Across the material below, say how many lines contain the string "text", and add no other words.
*** Opening THE DATA ***
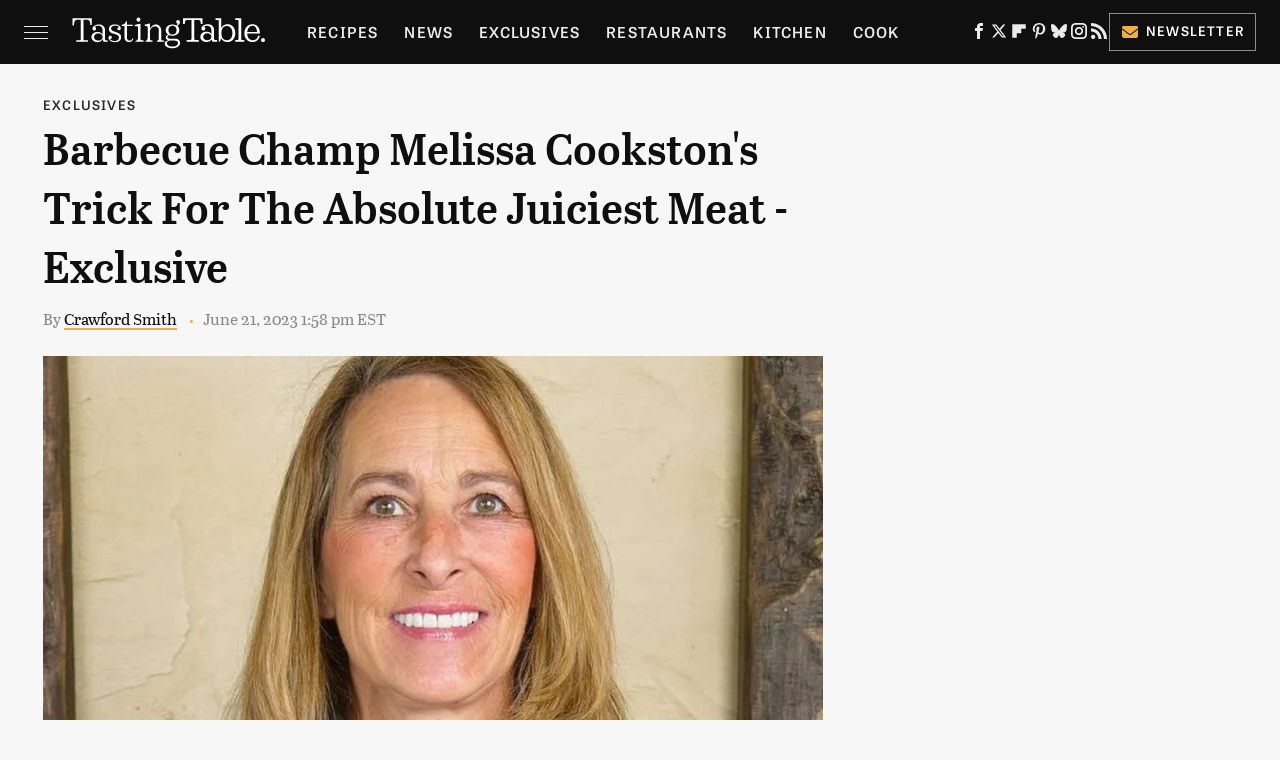

--- FILE ---
content_type: text/html
request_url: https://api.intentiq.com/profiles_engine/ProfilesEngineServlet?at=39&mi=10&dpi=936734067&pt=17&dpn=1&iiqidtype=2&iiqpcid=f49f8bbd-7b23-4438-9a6e-2efc2b87e81d&iiqpciddate=1768832066218&pcid=75075b20-99b3-4811-af9d-4787515bab4f&idtype=3&gdpr=0&japs=false&jaesc=0&jafc=0&jaensc=0&jsver=0.33&testGroup=A&source=pbjs&ABTestingConfigurationSource=group&abtg=A&vrref=https%3A%2F%2Fwww.tastingtable.com
body_size: 53
content:
{"abPercentage":97,"adt":1,"ct":2,"isOptedOut":false,"data":{"eids":[]},"dbsaved":"false","ls":true,"cttl":86400000,"abTestUuid":"g_6a071e59-033d-419b-8fd3-2f7aacae7adc","tc":9,"sid":1761493891}

--- FILE ---
content_type: text/plain
request_url: https://rtb.openx.net/openrtbb/prebidjs
body_size: -225
content:
{"id":"848c87ec-fd0e-4cec-b6fc-b584fa94ae22","nbr":0}

--- FILE ---
content_type: text/plain; charset=UTF-8
request_url: https://at.teads.tv/fpc?analytics_tag_id=PUB_17002&tfpvi=&gdpr_consent=&gdpr_status=22&gdpr_reason=220&ccpa_consent=&sv=prebid-v1
body_size: 56
content:
NjFmMGE4YTEtMzViZS00Y2E5LWI1M2MtY2U1MTkzOWM3YjZiIzktNQ==

--- FILE ---
content_type: text/plain
request_url: https://rtb.openx.net/openrtbb/prebidjs
body_size: -85
content:
{"id":"fece514d-19ed-4d73-9150-1d926b247115","nbr":0}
*** Closing THE DATA ***
**ANSWER TO THIS EXERCISE**
4